> What the task requires
Copy the material that follows word for word and omit its pictures.

++++++++++

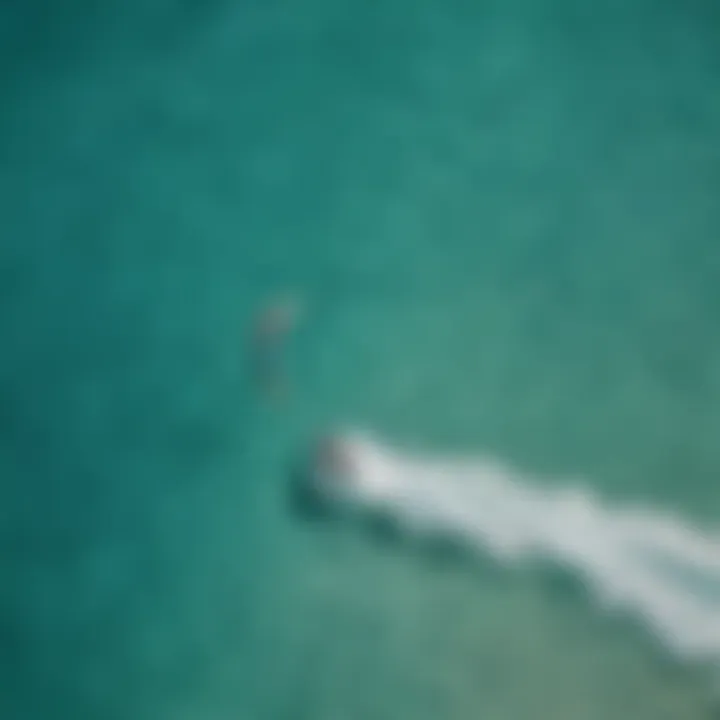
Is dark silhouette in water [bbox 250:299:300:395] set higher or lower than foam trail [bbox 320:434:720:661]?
higher

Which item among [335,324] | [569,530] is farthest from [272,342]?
[569,530]

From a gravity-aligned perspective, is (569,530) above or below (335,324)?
below

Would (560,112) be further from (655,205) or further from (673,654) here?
(673,654)

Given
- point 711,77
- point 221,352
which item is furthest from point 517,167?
point 221,352

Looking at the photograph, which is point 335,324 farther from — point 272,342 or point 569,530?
point 569,530
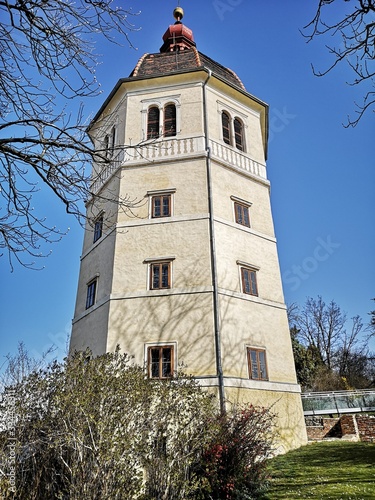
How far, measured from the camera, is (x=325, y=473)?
361 inches

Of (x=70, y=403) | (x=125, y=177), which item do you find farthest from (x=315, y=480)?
(x=125, y=177)

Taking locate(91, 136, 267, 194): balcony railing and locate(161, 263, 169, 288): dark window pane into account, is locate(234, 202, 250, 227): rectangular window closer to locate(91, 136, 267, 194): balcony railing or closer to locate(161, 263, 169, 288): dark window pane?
locate(91, 136, 267, 194): balcony railing

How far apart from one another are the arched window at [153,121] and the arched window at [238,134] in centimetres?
350

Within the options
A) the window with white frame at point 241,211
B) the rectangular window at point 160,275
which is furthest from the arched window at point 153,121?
the rectangular window at point 160,275

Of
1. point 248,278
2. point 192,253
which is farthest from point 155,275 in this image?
point 248,278

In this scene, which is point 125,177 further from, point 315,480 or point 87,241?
point 315,480

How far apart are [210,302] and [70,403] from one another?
6.54 metres

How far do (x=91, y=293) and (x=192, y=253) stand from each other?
14.2 ft

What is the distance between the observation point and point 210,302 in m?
13.0

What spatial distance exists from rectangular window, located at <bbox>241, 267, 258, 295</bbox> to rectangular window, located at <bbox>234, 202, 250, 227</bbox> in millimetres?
1993

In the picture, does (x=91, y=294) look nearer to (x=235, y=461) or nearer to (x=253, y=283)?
(x=253, y=283)

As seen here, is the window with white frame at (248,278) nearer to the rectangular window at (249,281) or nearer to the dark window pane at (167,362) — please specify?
the rectangular window at (249,281)

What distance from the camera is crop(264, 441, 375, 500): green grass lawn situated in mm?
7711

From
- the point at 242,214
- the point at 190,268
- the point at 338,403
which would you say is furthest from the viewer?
the point at 338,403
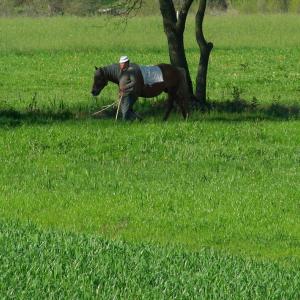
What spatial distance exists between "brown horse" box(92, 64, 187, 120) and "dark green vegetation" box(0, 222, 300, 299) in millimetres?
11579

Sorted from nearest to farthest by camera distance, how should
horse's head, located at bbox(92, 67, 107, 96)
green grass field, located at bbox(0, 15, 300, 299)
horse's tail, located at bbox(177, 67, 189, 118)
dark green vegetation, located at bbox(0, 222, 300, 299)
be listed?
1. dark green vegetation, located at bbox(0, 222, 300, 299)
2. green grass field, located at bbox(0, 15, 300, 299)
3. horse's head, located at bbox(92, 67, 107, 96)
4. horse's tail, located at bbox(177, 67, 189, 118)

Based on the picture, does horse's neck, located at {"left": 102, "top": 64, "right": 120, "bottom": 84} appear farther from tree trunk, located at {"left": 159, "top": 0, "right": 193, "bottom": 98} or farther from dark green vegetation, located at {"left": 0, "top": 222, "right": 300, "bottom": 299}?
dark green vegetation, located at {"left": 0, "top": 222, "right": 300, "bottom": 299}

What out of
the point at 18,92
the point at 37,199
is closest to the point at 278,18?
the point at 18,92

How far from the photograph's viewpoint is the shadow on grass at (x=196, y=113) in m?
22.8

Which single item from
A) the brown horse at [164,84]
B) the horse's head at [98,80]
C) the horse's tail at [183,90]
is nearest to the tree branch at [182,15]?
the horse's tail at [183,90]

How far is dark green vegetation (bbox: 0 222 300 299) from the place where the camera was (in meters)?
8.97

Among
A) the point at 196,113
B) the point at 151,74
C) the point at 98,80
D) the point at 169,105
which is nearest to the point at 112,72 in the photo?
the point at 98,80

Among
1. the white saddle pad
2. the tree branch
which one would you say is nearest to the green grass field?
the white saddle pad

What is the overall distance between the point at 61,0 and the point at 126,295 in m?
77.7

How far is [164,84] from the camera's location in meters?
23.1

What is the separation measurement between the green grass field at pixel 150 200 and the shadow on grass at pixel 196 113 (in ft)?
0.15

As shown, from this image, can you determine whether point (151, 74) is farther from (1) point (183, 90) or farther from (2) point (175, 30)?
(2) point (175, 30)

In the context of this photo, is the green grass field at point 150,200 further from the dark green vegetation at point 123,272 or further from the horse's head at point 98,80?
the horse's head at point 98,80

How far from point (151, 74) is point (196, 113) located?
1890 mm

++++++++++

> Worked answer
Is dark silhouette in water [bbox 250:299:300:395] set higher or lower than foam trail [bbox 320:434:720:661]?
higher

Which item among [335,324] | [569,530] is farthest from [272,342]?
[569,530]

From a gravity-aligned perspective, is (569,530) above or below (335,324)?
below

Would (560,112) be further from (655,205) or further from (673,654) here?
(673,654)

Given
- point 711,77
- point 221,352
which item is furthest from point 517,167?
point 221,352

Looking at the photograph, which is point 335,324 farther from — point 272,342 or point 569,530?
point 569,530
How far, measured from the camera, is (x=325, y=473)?
361 inches

Of (x=70, y=403) | (x=125, y=177), which item do you find farthest from (x=315, y=480)?
(x=125, y=177)

Taking locate(91, 136, 267, 194): balcony railing and locate(161, 263, 169, 288): dark window pane into account, is locate(234, 202, 250, 227): rectangular window closer to locate(91, 136, 267, 194): balcony railing or closer to locate(161, 263, 169, 288): dark window pane?
locate(91, 136, 267, 194): balcony railing

How far apart from one another are the arched window at [153,121] and the arched window at [238,134] in centimetres?
350

Within the options
A) the window with white frame at point 241,211
B) the rectangular window at point 160,275
which is furthest from the arched window at point 153,121?
the rectangular window at point 160,275

Of
1. point 248,278
2. point 192,253
which is farthest from point 155,275 in this image?
point 248,278

In this scene, which is point 125,177 further from, point 315,480 or point 87,241?
point 315,480

How far apart are [210,302] and [70,403] from one another?
6.54 metres

How far do (x=91, y=293) and (x=192, y=253) stand from each other?
14.2 ft

What is the distance between the observation point and point 210,302 in m?
13.0

What spatial distance exists from rectangular window, located at <bbox>241, 267, 258, 295</bbox> to rectangular window, located at <bbox>234, 202, 250, 227</bbox> in millimetres?
1993

In the picture, does (x=91, y=294) look nearer to (x=235, y=461) or nearer to (x=253, y=283)?
(x=253, y=283)

As seen here, is the window with white frame at (248,278) nearer to the rectangular window at (249,281) or nearer to the dark window pane at (167,362) — please specify?
the rectangular window at (249,281)

What distance from the camera is crop(264, 441, 375, 500): green grass lawn situated in mm?
7711

From
- the point at 242,214
- the point at 190,268
- the point at 338,403
which would you say is furthest from the viewer?
the point at 338,403
What spatial distance exists between "brown horse" box(92, 64, 187, 120) and "dark green vegetation" box(0, 222, 300, 299) in millimetres?
11579

Sorted from nearest to farthest by camera distance, how should
horse's head, located at bbox(92, 67, 107, 96)
green grass field, located at bbox(0, 15, 300, 299)
horse's tail, located at bbox(177, 67, 189, 118)
dark green vegetation, located at bbox(0, 222, 300, 299)
be listed?
1. dark green vegetation, located at bbox(0, 222, 300, 299)
2. green grass field, located at bbox(0, 15, 300, 299)
3. horse's head, located at bbox(92, 67, 107, 96)
4. horse's tail, located at bbox(177, 67, 189, 118)

Based on the picture, does horse's neck, located at {"left": 102, "top": 64, "right": 120, "bottom": 84} appear farther from tree trunk, located at {"left": 159, "top": 0, "right": 193, "bottom": 98} or farther from dark green vegetation, located at {"left": 0, "top": 222, "right": 300, "bottom": 299}?
dark green vegetation, located at {"left": 0, "top": 222, "right": 300, "bottom": 299}

What out of
the point at 18,92
the point at 37,199
is closest to the point at 278,18?
the point at 18,92

How far from the photograph's viewpoint is the shadow on grass at (x=196, y=113) in m?
22.8

Which single item from
A) the brown horse at [164,84]
B) the horse's head at [98,80]
C) the horse's tail at [183,90]
is nearest to the tree branch at [182,15]?
the horse's tail at [183,90]

How far is dark green vegetation (bbox: 0 222 300 299) from the place where the camera was (in meters)?
8.97

Among
A) the point at 196,113
B) the point at 151,74
C) the point at 98,80
D) the point at 169,105
which is nearest to the point at 112,72 in the photo?
the point at 98,80

Among
1. the white saddle pad
2. the tree branch
which one would you say is nearest to the green grass field?
the white saddle pad

What is the overall distance between the point at 61,0 and the point at 126,295 in m?
77.7

How far is [164,84] from the camera's location in meters?
23.1

What is the separation measurement between the green grass field at pixel 150 200 and the shadow on grass at pixel 196 113 (in ft)?
0.15

As shown, from this image, can you determine whether point (151, 74) is farther from (1) point (183, 90) or farther from (2) point (175, 30)?
(2) point (175, 30)

In the context of this photo, is the green grass field at point 150,200 further from the dark green vegetation at point 123,272 or further from the horse's head at point 98,80?
the horse's head at point 98,80

How far from point (151, 74) is point (196, 113) located?
1890 mm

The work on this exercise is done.